All lines below containing the string "shop" are to be copied.
Source data: Begin
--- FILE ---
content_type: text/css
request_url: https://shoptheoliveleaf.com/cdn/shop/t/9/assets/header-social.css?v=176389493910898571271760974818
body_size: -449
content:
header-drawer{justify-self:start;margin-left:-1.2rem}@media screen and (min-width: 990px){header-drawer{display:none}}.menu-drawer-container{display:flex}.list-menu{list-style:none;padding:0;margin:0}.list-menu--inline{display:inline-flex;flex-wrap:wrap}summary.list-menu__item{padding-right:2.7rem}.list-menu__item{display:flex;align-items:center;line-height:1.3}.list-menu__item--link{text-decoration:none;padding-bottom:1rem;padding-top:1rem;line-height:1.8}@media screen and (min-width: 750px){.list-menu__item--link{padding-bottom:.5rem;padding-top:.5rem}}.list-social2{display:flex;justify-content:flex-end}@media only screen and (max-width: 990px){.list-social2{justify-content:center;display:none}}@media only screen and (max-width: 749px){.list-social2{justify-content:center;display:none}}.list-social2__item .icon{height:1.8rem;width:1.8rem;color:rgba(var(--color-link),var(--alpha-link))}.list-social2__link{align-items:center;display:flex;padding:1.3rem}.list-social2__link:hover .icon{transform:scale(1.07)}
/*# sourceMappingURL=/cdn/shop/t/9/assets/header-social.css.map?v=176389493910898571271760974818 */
Source data: End
Task output
request_url: https://shoptheoliveleaf.com/cdn/shop/t/9/assets/header-social.css?v=176389493910898571271760974818
/*# sourceMappingURL=/cdn/shop/t/9/assets/header-social.css.map?v=176389493910898571271760974818 */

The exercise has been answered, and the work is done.